■ About this task:
Every entry that follows should be repeated exactly; drop the images.
------------
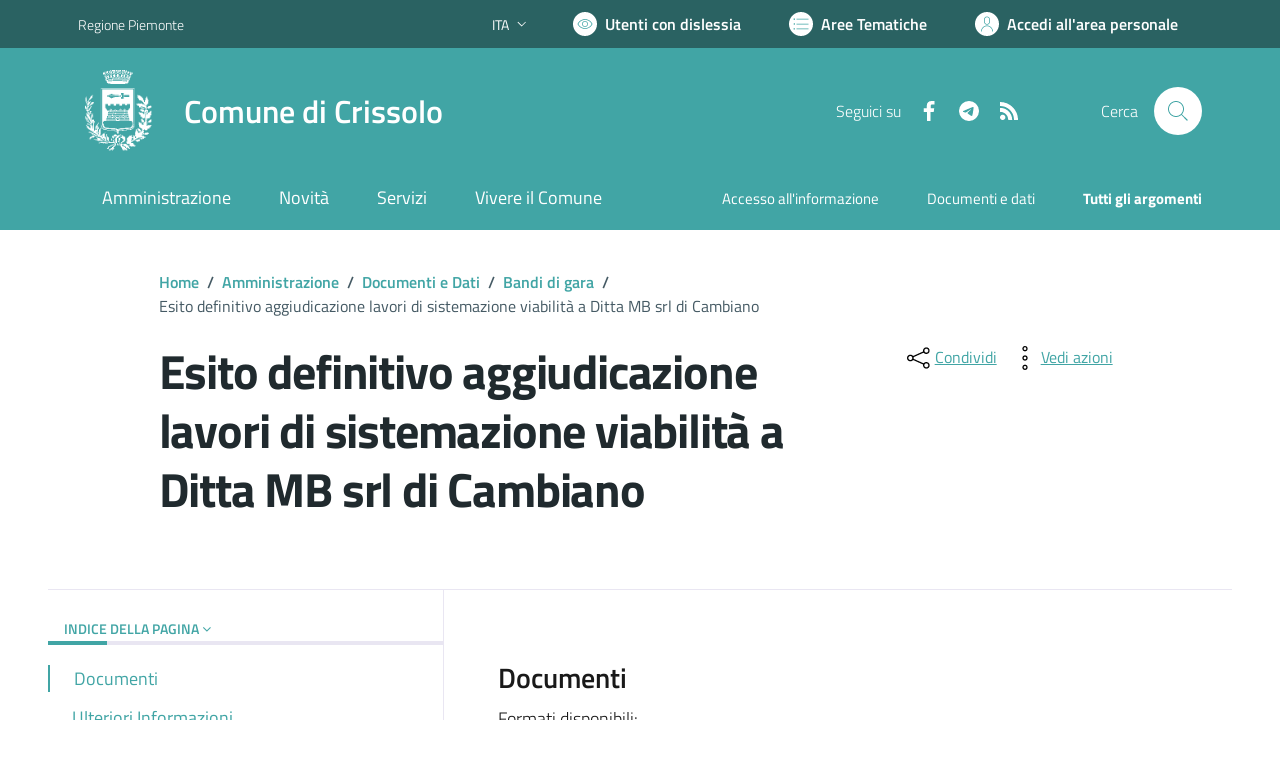

--- FILE ---
content_type: text/html; charset=utf-8
request_url: https://comune.crissolo.cn.it/services/v1/ashx_master/carica_random_ricerca.ashx
body_size: 210
content:

						<li role='listitem'>
							<a href='/servizi/faq/60/Richiedere-una-autenticazione-copie'>
								Richiedere una autenticazione copie
							</a>
						</li>
						<li role='listitem'>
							<a href='/servizi/faq/67/Richiedere-lo-stato-di-famiglia'>
								Richiedere lo stato di famiglia
							</a>
						</li>
						<li role='listitem'>
							<a href='/servizi/faq/74/Presentare-la-dichiarazione-sostitutiva-atto-di-notoriet-c3-a0'>
								Presentare la dichiarazione sostitutiva atto di notorietà
							</a>
						</li>
						<li role='listitem'>
							<a href='/servizi/faq/81/Cambio-di-residenza'>
								Cambio di residenza
							</a>
						</li>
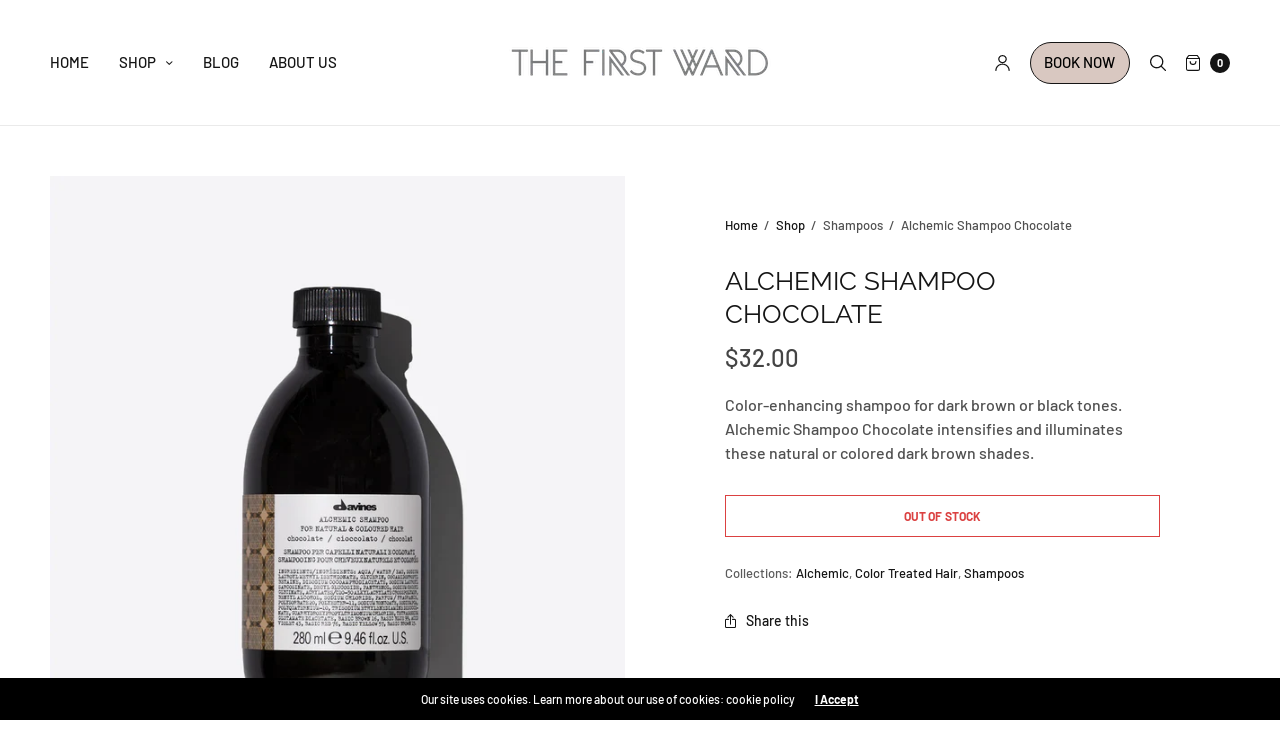

--- FILE ---
content_type: text/css
request_url: https://www.thefirstwardstudio.com/cdn/shop/t/2/assets/accordion.css?v=88337419573198295771672500137
body_size: -358
content:
.thb-accordion .thb-tab label .thb-accordion-arrow:before{transition:all .25s cubic-bezier(.25,.46,.45,.94)}.thb-accordion .thb-tab{padding:28px 0}.thb-accordion .thb-tab+.thb-tab{border-top:1px solid var(--color-border)}.thb-accordion .thb-tab input{opacity:0;position:absolute}.thb-accordion .thb-tab input:checked+label .thb-accordion-arrow:before{transform:rotate(90deg);opacity:0}.thb-accordion .thb-tab input:checked+label+.tab-content{display:block}.thb-accordion .thb-tab label{font-size:24px;font-weight:400;margin:0;cursor:pointer;padding-right:40px;position:relative;display:block;-webkit-user-select:none;user-select:none;text-transform:none;word-break:break-word}.thb-accordion .thb-tab label .thb-accordion-arrow{position:absolute;top:0;right:20px;width:17px;height:17px}.thb-accordion .thb-tab label .thb-accordion-arrow:before,.thb-accordion .thb-tab label .thb-accordion-arrow:after{content:"";display:block;position:absolute}.thb-accordion .thb-tab label .thb-accordion-arrow:after{width:100%;height:1px;background:var(--color-text);top:8px;left:0}.thb-accordion .thb-tab label .thb-accordion-arrow:before{width:1px;height:100%;background:var(--color-text);left:8px;top:0}.thb-accordion .thb-tab .tab-content{padding-top:28px;display:none}.thb-accordion .thb-tab .tab-content>*:last-child{margin-bottom:0}
/*# sourceMappingURL=/cdn/shop/t/2/assets/accordion.css.map?v=88337419573198295771672500137 */
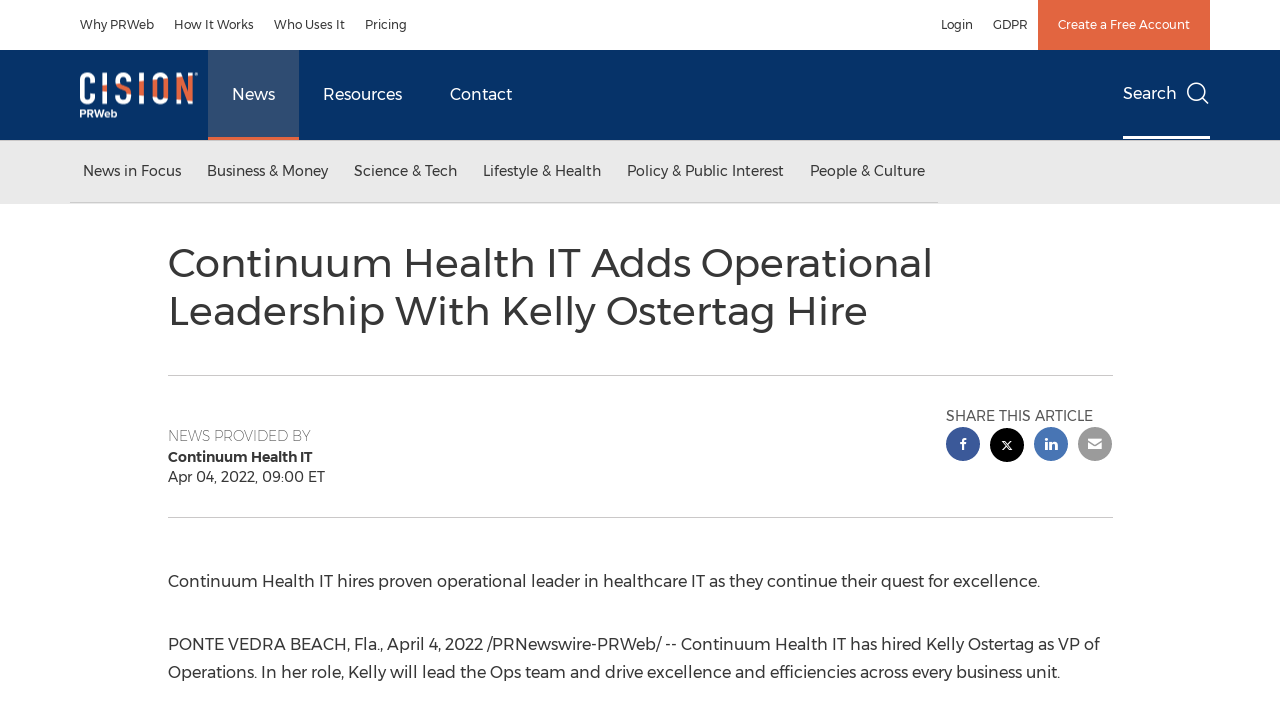

--- FILE ---
content_type: application/javascript;charset=utf-8
request_url: https://www.prweb.com/etc.clientlibs/cision-revamp/clientlibs/clientlib-showhide.min.js
body_size: 30
content:
(function (document, $) {
    "use strict";

    $(document).on("foundation-contentloaded", function (e) {
        Coral.commons.ready(function () {
            showHideHandler($(".cq-dialog-dropdown-showhide", e.target));
        });
    });

    $(document).on("change", ".cq-dialog-dropdown-showhide", function () {
        if ($(this).closest('.coral3-Multifield').length > 0) {
            showHideHandler($(this));
        }
    });

    function showHideHandler(el) {
        el.each(function (i, element) {
            if ($(element).is("coral-select")) {
                Coral.commons.ready(element, function (component) {
                    multiSelectShowHide(element);
                    component.on("change", function () {
                        multiSelectShowHide(element);
                    });
                });
            }
        });
    }

    function multiSelectShowHide(element) {
        let target = $(element).data("cqDialogDropdownShowhideTarget");
        let $target = $(target);
        if (target) {
            $target.each(function () {
                $(this).not(".hide").addClass("hide");
                let filteredElement = [];
                let targetValueList = $(this).data('showhidetargetvalue');
                if (typeof targetValueList !== "undefined") {
                    targetValueList.replace(/ /g, '').split(',').forEach((targetValue) => {
                        let idfSelect = $(this).attr("class").split(' ').filter((item) => item !== "hide")
                        let selectedValues = $(this).parent().find("coral-select[data-cq-dialog-dropdown-showhide-target='." + idfSelect + "']")[0].values;
                        if (selectedValues.includes(targetValue)) {
                            filteredElement.push($(this));
                        }
                    });
                    filteredElement.forEach(element => element.removeClass('hide'));
                }
            });
        }
    }
})(document, Granite.$);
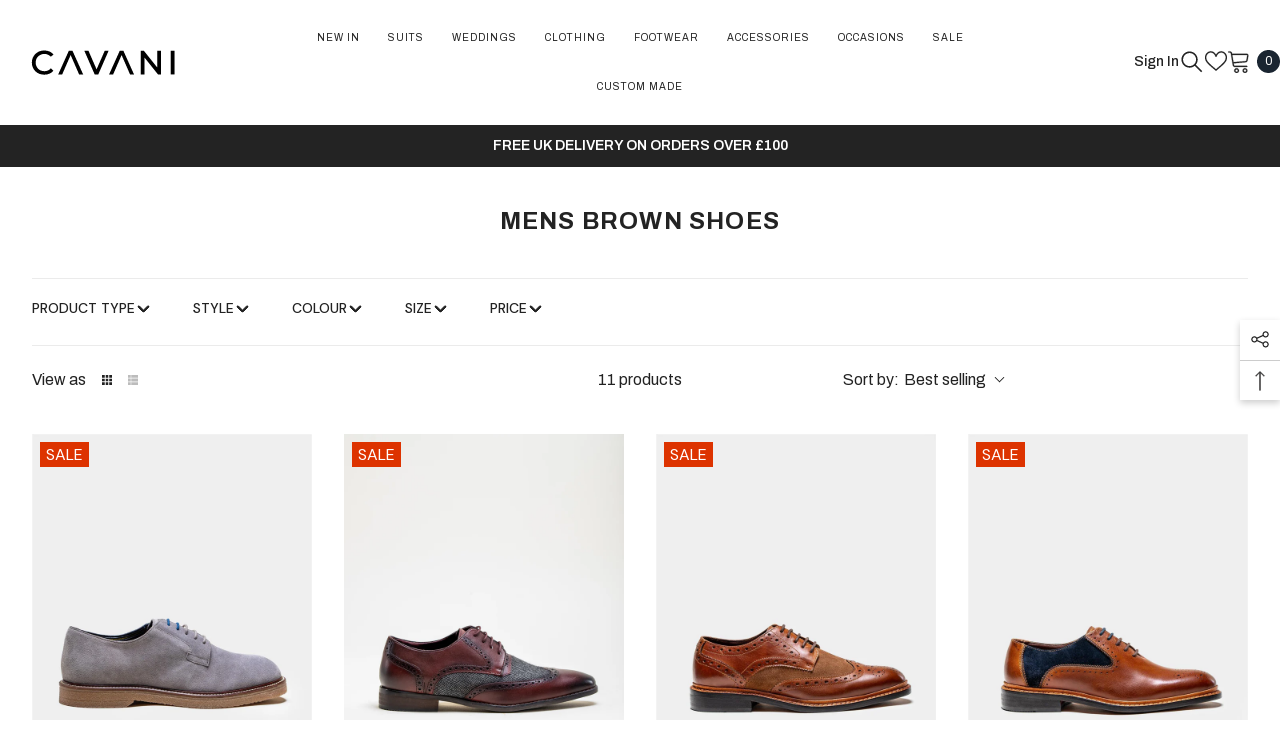

--- FILE ---
content_type: image/svg+xml
request_url: https://cavani.co.uk/cdn/shop/files/cavani_logo_black_latest_190x.svg?v=1768573860
body_size: -256
content:
<svg viewBox="0 0 663.19 191.39" xmlns="http://www.w3.org/2000/svg" data-name="Layer 1" id="Layer_1">
  <path d="M133.18,74.24h0c2.72-2.65,5.99-4.74,9.72-6.22,3.74-1.48,7.84-2.23,12.21-2.23s8.22.77,11.92,2.28c3.68,1.51,7.04,3.84,9.99,6.94l.66.69,8.79-8.52-.6-.68c-3.75-4.22-8.36-7.44-13.71-9.59-5.33-2.14-11.22-3.23-17.5-3.23s-12.01,1.05-17.27,3.11c-5.25,2.06-9.89,5.02-13.79,8.8-3.9,3.78-6.98,8.27-9.15,13.32-2.19,5.06-3.29,10.71-3.29,16.77s1.1,11.72,3.29,16.77c2.17,5.06,5.23,9.54,9.09,13.32,3.86,3.78,8.48,6.74,13.74,8.81,5.25,2.06,11.05,3.1,17.26,3.1s12.29-1.1,17.62-3.28c5.35-2.18,9.96-5.43,13.71-9.65l.6-.68-8.79-8.53-.66.71c-2.95,3.17-6.31,5.54-9.98,7.05-3.69,1.51-7.7,2.28-11.92,2.28s-8.48-.74-12.21-2.22c-3.72-1.48-6.99-3.57-9.72-6.22-2.72-2.65-4.87-5.85-6.38-9.49-1.51-3.65-2.28-7.68-2.28-11.97s.77-8.31,2.28-11.96c1.51-3.65,3.66-6.84,6.38-9.49"></path>
  <polygon points="240.35 54.61 203.14 136.78 217.04 136.78 246.58 69.55 276.13 136.78 290.26 136.78 253.18 55.16 252.92 54.61 240.35 54.61"></polygon>
  <polygon points="365.59 54.61 337.09 119.2 308.79 54.61 294.34 54.61 330.49 136.78 343.08 136.78 379.13 54.61 365.59 54.61"></polygon>
  <polygon points="418.07 54.61 380.74 136.78 394.87 136.78 424.42 69.55 453.97 136.78 467.86 136.78 430.65 54.61 418.07 54.61"></polygon>
  <polygon points="548.87 54.61 548.87 112.7 502.11 54.61 491.3 54.61 491.3 136.78 504.67 136.78 504.67 78.7 551.43 136.78 562.24 136.78 562.24 54.61 548.87 54.61"></polygon>
  <rect height="82.17" width="13.36" y="54.61" x="595.9"></rect>
</svg>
------------
■ Your response:
--- FILE ---
content_type: text/html; charset=utf-8
request_url: https://comune.crissolo.cn.it/services/v1/ashx_master/carica_random_ricerca.ashx
body_size: 210
content:

						<li role='listitem'>
							<a href='/servizi/faq/60/Richiedere-una-autenticazione-copie'>
								Richiedere una autenticazione copie
							</a>
						</li>
						<li role='listitem'>
							<a href='/servizi/faq/67/Richiedere-lo-stato-di-famiglia'>
								Richiedere lo stato di famiglia
							</a>
						</li>
						<li role='listitem'>
							<a href='/servizi/faq/74/Presentare-la-dichiarazione-sostitutiva-atto-di-notoriet-c3-a0'>
								Presentare la dichiarazione sostitutiva atto di notorietà
							</a>
						</li>
						<li role='listitem'>
							<a href='/servizi/faq/81/Cambio-di-residenza'>
								Cambio di residenza
							</a>
						</li>

--- FILE ---
content_type: text/css
request_url: https://www.thefirstwardstudio.com/cdn/shop/t/2/assets/accordion.css?v=88337419573198295771672500137
body_size: -358
content:
.thb-accordion .thb-tab label .thb-accordion-arrow:before{transition:all .25s cubic-bezier(.25,.46,.45,.94)}.thb-accordion .thb-tab{padding:28px 0}.thb-accordion .thb-tab+.thb-tab{border-top:1px solid var(--color-border)}.thb-accordion .thb-tab input{opacity:0;position:absolute}.thb-accordion .thb-tab input:checked+label .thb-accordion-arrow:before{transform:rotate(90deg);opacity:0}.thb-accordion .thb-tab input:checked+label+.tab-content{display:block}.thb-accordion .thb-tab label{font-size:24px;font-weight:400;margin:0;cursor:pointer;padding-right:40px;position:relative;display:block;-webkit-user-select:none;user-select:none;text-transform:none;word-break:break-word}.thb-accordion .thb-tab label .thb-accordion-arrow{position:absolute;top:0;right:20px;width:17px;height:17px}.thb-accordion .thb-tab label .thb-accordion-arrow:before,.thb-accordion .thb-tab label .thb-accordion-arrow:after{content:"";display:block;position:absolute}.thb-accordion .thb-tab label .thb-accordion-arrow:after{width:100%;height:1px;background:var(--color-text);top:8px;left:0}.thb-accordion .thb-tab label .thb-accordion-arrow:before{width:1px;height:100%;background:var(--color-text);left:8px;top:0}.thb-accordion .thb-tab .tab-content{padding-top:28px;display:none}.thb-accordion .thb-tab .tab-content>*:last-child{margin-bottom:0}
/*# sourceMappingURL=/cdn/shop/t/2/assets/accordion.css.map?v=88337419573198295771672500137 */

--- FILE ---
content_type: application/javascript;charset=utf-8
request_url: https://www.prweb.com/etc.clientlibs/cision-revamp/clientlibs/clientlib-showhide.min.js
body_size: 30
content:
(function (document, $) {
    "use strict";

    $(document).on("foundation-contentloaded", function (e) {
        Coral.commons.ready(function () {
            showHideHandler($(".cq-dialog-dropdown-showhide", e.target));
        });
    });

    $(document).on("change", ".cq-dialog-dropdown-showhide", function () {
        if ($(this).closest('.coral3-Multifield').length > 0) {
            showHideHandler($(this));
        }
    });

    function showHideHandler(el) {
        el.each(function (i, element) {
            if ($(element).is("coral-select")) {
                Coral.commons.ready(element, function (component) {
                    multiSelectShowHide(element);
                    component.on("change", function () {
                        multiSelectShowHide(element);
                    });
                });
            }
        });
    }

    function multiSelectShowHide(element) {
        let target = $(element).data("cqDialogDropdownShowhideTarget");
        let $target = $(target);
        if (target) {
            $target.each(function () {
                $(this).not(".hide").addClass("hide");
                let filteredElement = [];
                let targetValueList = $(this).data('showhidetargetvalue');
                if (typeof targetValueList !== "undefined") {
                    targetValueList.replace(/ /g, '').split(',').forEach((targetValue) => {
                        let idfSelect = $(this).attr("class").split(' ').filter((item) => item !== "hide")
                        let selectedValues = $(this).parent().find("coral-select[data-cq-dialog-dropdown-showhide-target='." + idfSelect + "']")[0].values;
                        if (selectedValues.includes(targetValue)) {
                            filteredElement.push($(this));
                        }
                    });
                    filteredElement.forEach(element => element.removeClass('hide'));
                }
            });
        }
    }
})(document, Granite.$);

--- FILE ---
content_type: image/svg+xml
request_url: https://cavani.co.uk/cdn/shop/files/cavani_logo_black_latest_190x.svg?v=1768573860
body_size: -256
content:
<svg viewBox="0 0 663.19 191.39" xmlns="http://www.w3.org/2000/svg" data-name="Layer 1" id="Layer_1">
  <path d="M133.18,74.24h0c2.72-2.65,5.99-4.74,9.72-6.22,3.74-1.48,7.84-2.23,12.21-2.23s8.22.77,11.92,2.28c3.68,1.51,7.04,3.84,9.99,6.94l.66.69,8.79-8.52-.6-.68c-3.75-4.22-8.36-7.44-13.71-9.59-5.33-2.14-11.22-3.23-17.5-3.23s-12.01,1.05-17.27,3.11c-5.25,2.06-9.89,5.02-13.79,8.8-3.9,3.78-6.98,8.27-9.15,13.32-2.19,5.06-3.29,10.71-3.29,16.77s1.1,11.72,3.29,16.77c2.17,5.06,5.23,9.54,9.09,13.32,3.86,3.78,8.48,6.74,13.74,8.81,5.25,2.06,11.05,3.1,17.26,3.1s12.29-1.1,17.62-3.28c5.35-2.18,9.96-5.43,13.71-9.65l.6-.68-8.79-8.53-.66.71c-2.95,3.17-6.31,5.54-9.98,7.05-3.69,1.51-7.7,2.28-11.92,2.28s-8.48-.74-12.21-2.22c-3.72-1.48-6.99-3.57-9.72-6.22-2.72-2.65-4.87-5.85-6.38-9.49-1.51-3.65-2.28-7.68-2.28-11.97s.77-8.31,2.28-11.96c1.51-3.65,3.66-6.84,6.38-9.49"></path>
  <polygon points="240.35 54.61 203.14 136.78 217.04 136.78 246.58 69.55 276.13 136.78 290.26 136.78 253.18 55.16 252.92 54.61 240.35 54.61"></polygon>
  <polygon points="365.59 54.61 337.09 119.2 308.79 54.61 294.34 54.61 330.49 136.78 343.08 136.78 379.13 54.61 365.59 54.61"></polygon>
  <polygon points="418.07 54.61 380.74 136.78 394.87 136.78 424.42 69.55 453.97 136.78 467.86 136.78 430.65 54.61 418.07 54.61"></polygon>
  <polygon points="548.87 54.61 548.87 112.7 502.11 54.61 491.3 54.61 491.3 136.78 504.67 136.78 504.67 78.7 551.43 136.78 562.24 136.78 562.24 54.61 548.87 54.61"></polygon>
  <rect height="82.17" width="13.36" y="54.61" x="595.9"></rect>
</svg>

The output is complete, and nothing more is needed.